Press release

Debate on bone density testing rages

p. 1253  Women's decisions about hormone replacement therapy after education and bone densitometry — Alexandra Papaioannou, MD, et al [abstract / résumé]

p. 1261  Osteoporosis and bone densitometry: Does the emperor have clothes? — Brian C. Lentle, MD [full text]

After achieving peak bone mass sometime between age 20 and 30, both men and women lose bone at a rate of 0.5% to 1% every year, although there is considerable individual variation. This loss of bone mineral density is known as osteoporosis. Women also go through a phase immediately at and after menopause where they lose bone much more rapidly and are much more susceptible to fragility fractures. Risk assessment has become important because there are now many ways to advise people at risk of fractures.

However, controversy surrounds the test that measures bone mineral density — densitometry — and its use in assessing the risk of osteoporosis in Canada. The Alberta government recently deemed bone densitometry "unsuitable" for screening, while BC has recommended it not be used in "well women". At the core of the debate is the fact that bone density measurements are of limited predictive power and may not be cost-effective if widely used. The Osteoporosis Society of Canada suggests, as does the international community, that physicians should only use bone measurement for people at particular risk of osteoporosis based on more than one historical or lifestyle risk factor.
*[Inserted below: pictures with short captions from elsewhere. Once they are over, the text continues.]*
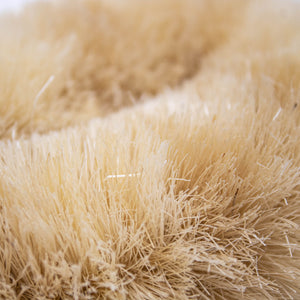 All-Natural Sisal Dry Brush for Beautiful Glowing Skin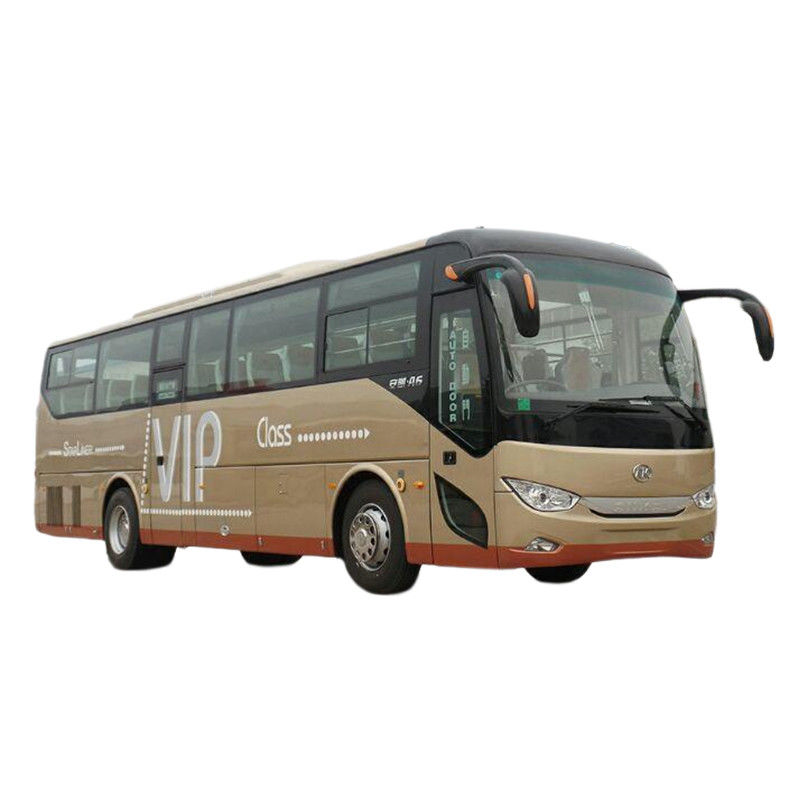 Projeto de autocarro de luxo de 12 metros com motor Yuchai e ônibus de 67 lugares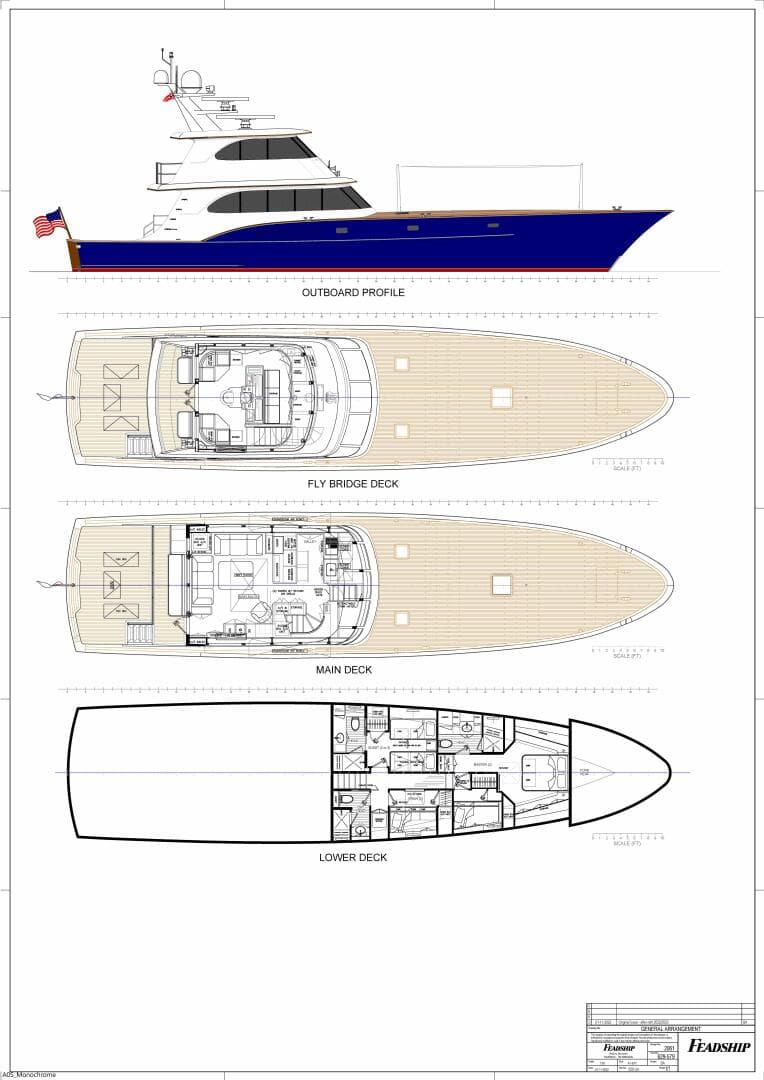 1984 Feadship Gentleman'S Yachtfish — photo 56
Dr. Alexandra Papaioannou and colleagues describe a group of women at high risk for osteoporosis who were educated about the use of hormone replacement therapy and subsequently underwent bone densitometry. Dr. Brian Lentle presents both sides of the controversy surrounding bone densitometry testing and concludes that while not perfect, the bone densitometry technology should be used until consensus is reached or new methods emerge.
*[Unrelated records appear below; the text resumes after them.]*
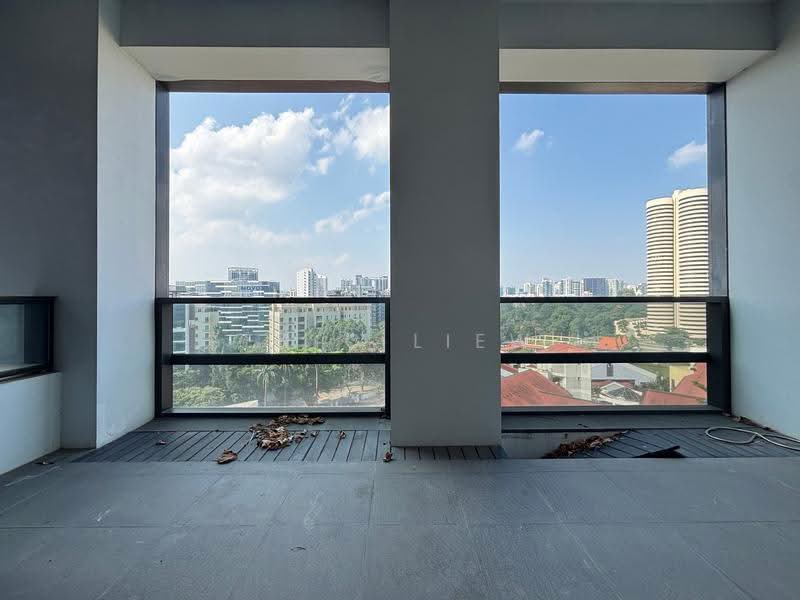 Nouvel 18, 18 Anderson Road, Tanglin / Holland / Bukit Timah, 2 Bedrooms, 1,335 sqft, Condominium For Sale, by Eric Liew, 500286467 - Balcony - PropertyGuru.com.sg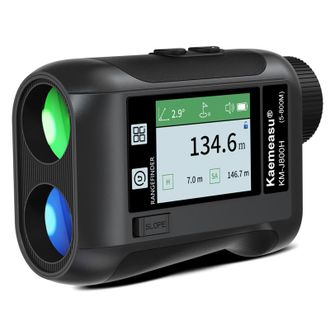 OEM Tel&eacute;metro De Golf De 600/800/1200/1500 M, Pantalla T&aacute;ctil Lcd, Aumento De 6,5x, Recargable Por Usb, Altavoz, Indicador De Pendiente, Bloqueo De Bander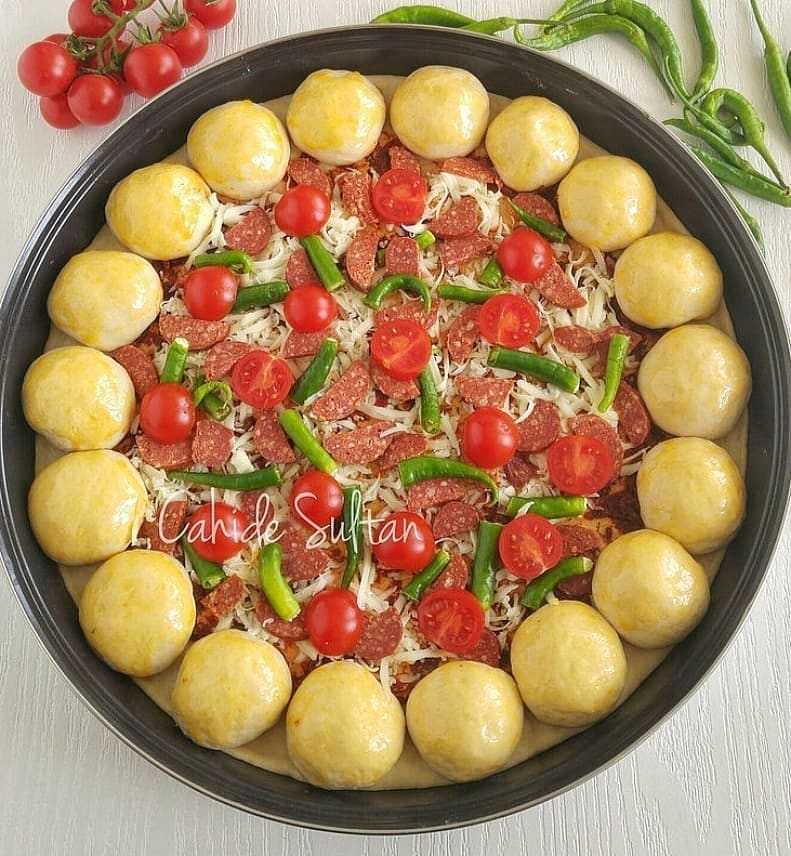 Doyuran Pizza Tarifi - Nasıl Yapılır?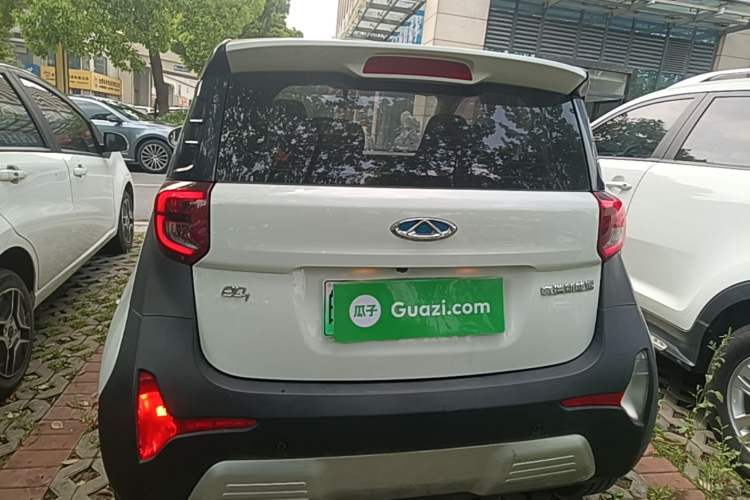 Used Chery QQ Little Ant 2018 400 4-Seater Smart Edition Rear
p. 1245  Adverse effects associated with selective serotonin reuptake inhibitors and tricyclic antidepressants: a meta-analysis — Evelinda Trindade, MD, MSc, et al [full text / résumé]
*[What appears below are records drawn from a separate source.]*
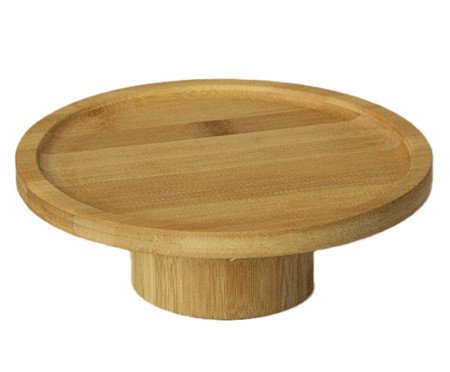 Prato para Bolo com Pé de Bambu Haku Pequeno | Westwing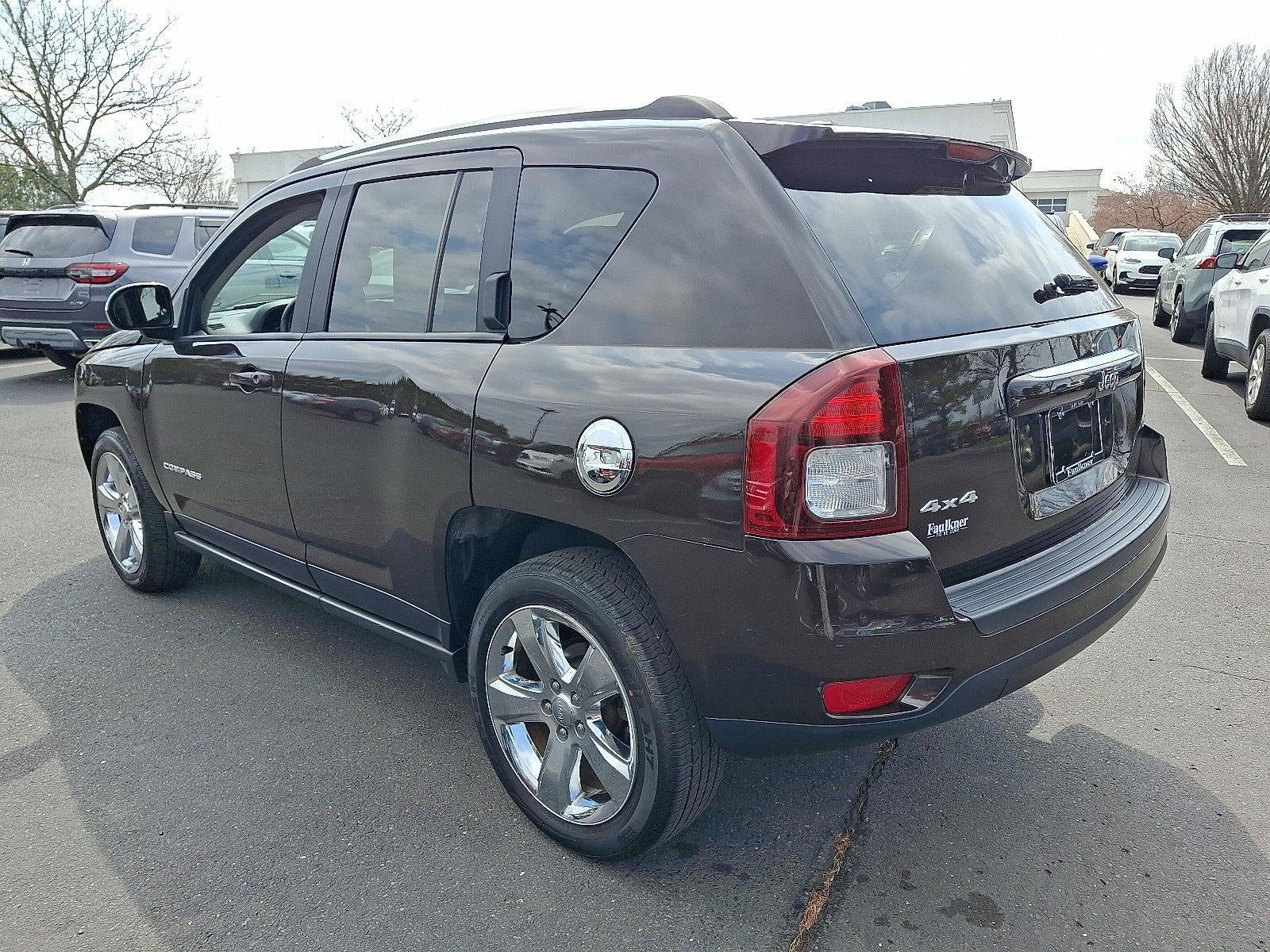 2014 Jeep Compass 4WD 4dr Latitude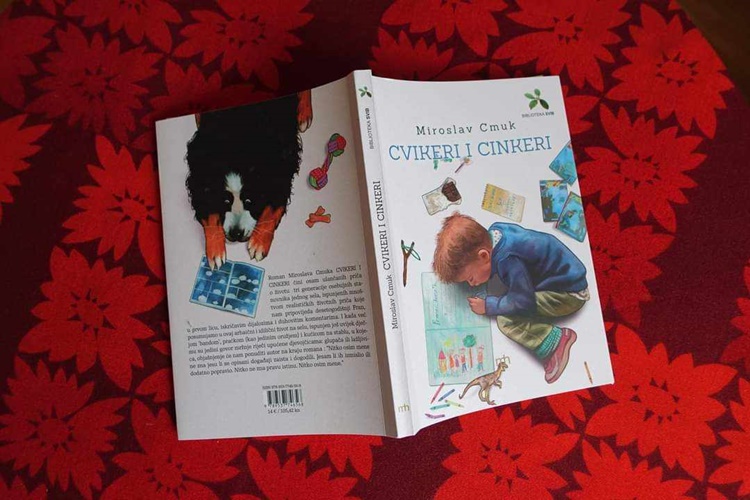 Predstavljanje romana za djecu “Cvikeri i cinkeri” autora Miroslava Cmuka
The 1980s saw the development of a new weapon in the battle against depression: selective serotonin reuptake inhibitors (SSRIs), typified by drugs such as Prozac. These new SSRIs replaced tricyclic antidepressants as the treatment of choice for individuals suffering severe depression. When they were first introduced, SSRIs were touted as being virtually free of side effects — an alternative for those who chose to go off their tricyclic medications because of adverse effects such as nausea or dizziness.

It is now known that there are adverse effects associated with all antidepressants. Reviewing 84 randomized controlled trials reporting on 18 adverse effects, Dr. Evelinda Trindade and colleagues found that tricyclics and SSRIs had comparable rates of adverse effects with similar burden on patients, although the key effects differed between the two drug classes. SSRIs were more likely to precipitate effects such as nausea, anorexia, diarrhea, insomnia, nervousness, anxiety and agitation. Tricyclic antidepressants were more likely to be associated with side effects such as dry mouth, constipation, dizziness, sweating and blurred vision. Quality of life for the individual patient will be something to consider in the choice of drug therapy.

p. 1273  Enzyme replacement therapy for Gaucher's disease: the early Canadian experience — Jennifer J. MacKenzie, MD; Dominick Amato, MD; Joe T.R. Clarke, MD, PhD [abstract / résumé]

Gaucher's disease is a potentially deadly genetic abnormality that severely impairs a patient's ability to break down and properly digest sugars contained in food. It results in massive growth of the spleen and arrested overall growth, and causes severe bony complications. Although very serious, management of the disease has improved dramatically thanks to the development of enzyme replacement therapy with alglucerase.

Intravenous infusions of alglucerase every 2 weeks was almost always beneficial. However, alglucerase, which is derived from human placental material, costs $21 000 per infusion. One year of treatment costs more than $500 000, giving it the dubious honour of being the "most expensive drug in the world". The cost of the treatment and the rarity of the disease (some estimates indicate a prevalence of 1 per 40 000 in the general population) make Gaucher's disease an interesting case study in how governments, insurers and others will face situations where highly effective but highly expensive therapies have been developed.

Although MacKenzie and colleagues found no instances where a patient who needed treatment did not receive it based on an inability to pay, they recommend that reimbursement be standardized across the country based on the application of robust evidence of effectiveness and criteria for disease severity.